Presente em diversos setores da economia, o devedor contumaz é especialmente ativo entre distribuidoras de petróleo. O valor da dívida ativa inscrita somente do ICMS de empresas de combustíveis é superior a R$ 65 bilhões. Embora os estados costumem ganhar mais de 90% das ações judiciais de cobrança, eles recebem somente 1% do valor.
Nos últimos sete anos, três projetos de lei foram propostos para impedir as ações de pessoas e empresas que fazem da sonegação seu modelo de negócio.

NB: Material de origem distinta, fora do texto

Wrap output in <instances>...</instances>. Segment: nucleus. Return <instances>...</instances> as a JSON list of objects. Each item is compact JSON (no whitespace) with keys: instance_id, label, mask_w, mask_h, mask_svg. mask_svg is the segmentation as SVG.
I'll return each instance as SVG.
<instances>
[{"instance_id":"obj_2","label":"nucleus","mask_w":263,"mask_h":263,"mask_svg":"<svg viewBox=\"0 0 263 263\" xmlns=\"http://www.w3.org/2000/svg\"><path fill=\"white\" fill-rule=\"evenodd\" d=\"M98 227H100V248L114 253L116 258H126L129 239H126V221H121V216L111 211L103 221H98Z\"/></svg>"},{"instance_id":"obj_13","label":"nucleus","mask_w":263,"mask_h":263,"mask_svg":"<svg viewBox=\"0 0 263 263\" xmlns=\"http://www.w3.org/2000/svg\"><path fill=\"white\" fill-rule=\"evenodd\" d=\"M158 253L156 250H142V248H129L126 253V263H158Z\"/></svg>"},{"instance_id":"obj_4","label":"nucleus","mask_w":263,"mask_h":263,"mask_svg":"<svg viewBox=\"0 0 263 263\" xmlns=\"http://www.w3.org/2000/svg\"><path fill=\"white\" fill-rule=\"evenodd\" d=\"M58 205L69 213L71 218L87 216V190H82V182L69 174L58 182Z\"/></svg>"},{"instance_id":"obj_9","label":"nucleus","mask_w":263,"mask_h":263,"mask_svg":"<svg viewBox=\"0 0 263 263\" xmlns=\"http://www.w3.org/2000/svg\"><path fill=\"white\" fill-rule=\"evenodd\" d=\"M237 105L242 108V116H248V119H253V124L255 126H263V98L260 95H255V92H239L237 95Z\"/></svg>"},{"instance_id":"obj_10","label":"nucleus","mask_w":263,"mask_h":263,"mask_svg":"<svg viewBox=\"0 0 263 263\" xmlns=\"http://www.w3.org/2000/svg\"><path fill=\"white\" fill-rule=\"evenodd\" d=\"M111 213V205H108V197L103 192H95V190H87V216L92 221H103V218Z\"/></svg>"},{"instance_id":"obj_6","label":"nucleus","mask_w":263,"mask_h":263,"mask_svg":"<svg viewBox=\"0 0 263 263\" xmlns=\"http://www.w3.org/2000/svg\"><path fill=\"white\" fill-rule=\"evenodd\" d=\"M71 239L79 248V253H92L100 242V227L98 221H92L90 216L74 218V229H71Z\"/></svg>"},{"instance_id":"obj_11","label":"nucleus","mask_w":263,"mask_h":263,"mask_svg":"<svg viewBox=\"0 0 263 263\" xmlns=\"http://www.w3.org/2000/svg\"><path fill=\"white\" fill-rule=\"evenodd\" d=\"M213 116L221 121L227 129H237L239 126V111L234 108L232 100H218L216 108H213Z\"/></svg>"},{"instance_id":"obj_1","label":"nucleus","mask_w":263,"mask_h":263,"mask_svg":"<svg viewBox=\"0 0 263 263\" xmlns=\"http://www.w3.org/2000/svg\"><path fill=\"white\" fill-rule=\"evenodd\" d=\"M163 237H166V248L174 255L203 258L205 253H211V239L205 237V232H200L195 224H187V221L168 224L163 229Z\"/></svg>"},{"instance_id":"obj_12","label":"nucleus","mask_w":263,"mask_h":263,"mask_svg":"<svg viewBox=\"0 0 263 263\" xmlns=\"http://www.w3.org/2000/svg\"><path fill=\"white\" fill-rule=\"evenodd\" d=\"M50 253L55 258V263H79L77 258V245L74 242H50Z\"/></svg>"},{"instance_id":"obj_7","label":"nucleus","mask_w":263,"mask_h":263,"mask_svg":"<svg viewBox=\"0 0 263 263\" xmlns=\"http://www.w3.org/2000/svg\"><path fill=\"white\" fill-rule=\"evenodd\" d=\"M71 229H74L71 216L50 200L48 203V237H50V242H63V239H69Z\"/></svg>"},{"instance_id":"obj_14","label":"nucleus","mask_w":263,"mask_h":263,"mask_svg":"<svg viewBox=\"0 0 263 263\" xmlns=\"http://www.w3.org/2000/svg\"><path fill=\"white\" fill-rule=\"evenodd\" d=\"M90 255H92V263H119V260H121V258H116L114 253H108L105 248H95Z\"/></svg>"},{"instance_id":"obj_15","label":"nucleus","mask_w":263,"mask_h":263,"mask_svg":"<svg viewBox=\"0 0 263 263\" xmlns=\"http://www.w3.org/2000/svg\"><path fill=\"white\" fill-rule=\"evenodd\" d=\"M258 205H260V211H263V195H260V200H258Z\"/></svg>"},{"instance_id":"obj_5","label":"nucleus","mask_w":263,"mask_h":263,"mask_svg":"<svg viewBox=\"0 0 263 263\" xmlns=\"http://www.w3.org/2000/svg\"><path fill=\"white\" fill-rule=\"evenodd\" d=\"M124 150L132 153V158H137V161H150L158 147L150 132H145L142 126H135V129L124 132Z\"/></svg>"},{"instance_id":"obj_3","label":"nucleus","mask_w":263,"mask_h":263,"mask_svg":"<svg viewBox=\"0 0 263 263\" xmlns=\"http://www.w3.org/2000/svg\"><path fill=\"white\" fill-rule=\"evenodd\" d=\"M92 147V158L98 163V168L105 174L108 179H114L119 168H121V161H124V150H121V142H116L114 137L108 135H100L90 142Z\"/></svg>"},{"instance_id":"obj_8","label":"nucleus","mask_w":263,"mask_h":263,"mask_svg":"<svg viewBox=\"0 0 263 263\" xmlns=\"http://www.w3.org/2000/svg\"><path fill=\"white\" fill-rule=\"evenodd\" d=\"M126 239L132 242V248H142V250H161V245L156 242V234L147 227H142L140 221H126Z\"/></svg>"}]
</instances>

O mais completo é o Projeto de Lei Complementar (PLP) 164/2022, que aperfeiçoa os mecanismos de combate às práticas ilegais e diferencia o empresário que cumpre suas obrigações tributárias do devedor contumaz.
Segundo o Instituto Combustível Legal (ICL), entidade que representa empresas do setor, no primeiro bimestre de 2024, a sonegação já somava R$ 2,2 bilhões. As perdas têm um grande impacto na economia brasileira, considerando que o setor é o maior contribuinte do país. Projeções da FGV indicam que zerar a sonegação do setor evitaria prejuízos de R$ 178 bilhões em 10 anos.
“A sonegação de impostos feita de forma reiterada cria uma concorrência desleal no mercado, afetando diretamente as empresas sérias, a geração de empregos e a economia no país de forma mais ampla,” disse Marinho.
“Além disso, isso acarreta insegurança jurídica. Importantes players deixam de atuar no Brasil por saberem que para operar no nosso mercado vão ter que concorrer com esse devedor contumaz.”
A gravidade dessa situação não se limita apenas ao ambiente empresarial, mas também se estende aos serviços públicos essenciais, onde os prejuízos são ainda mais evidentes.
“Infelizmente, os maiores danos acabam sendo refletidos na ponta, com a falta de investimentos na saúde, educação e na segurança pública. Por isso, o combate a essa prática de crime precisa de urgência,” disse Marinho.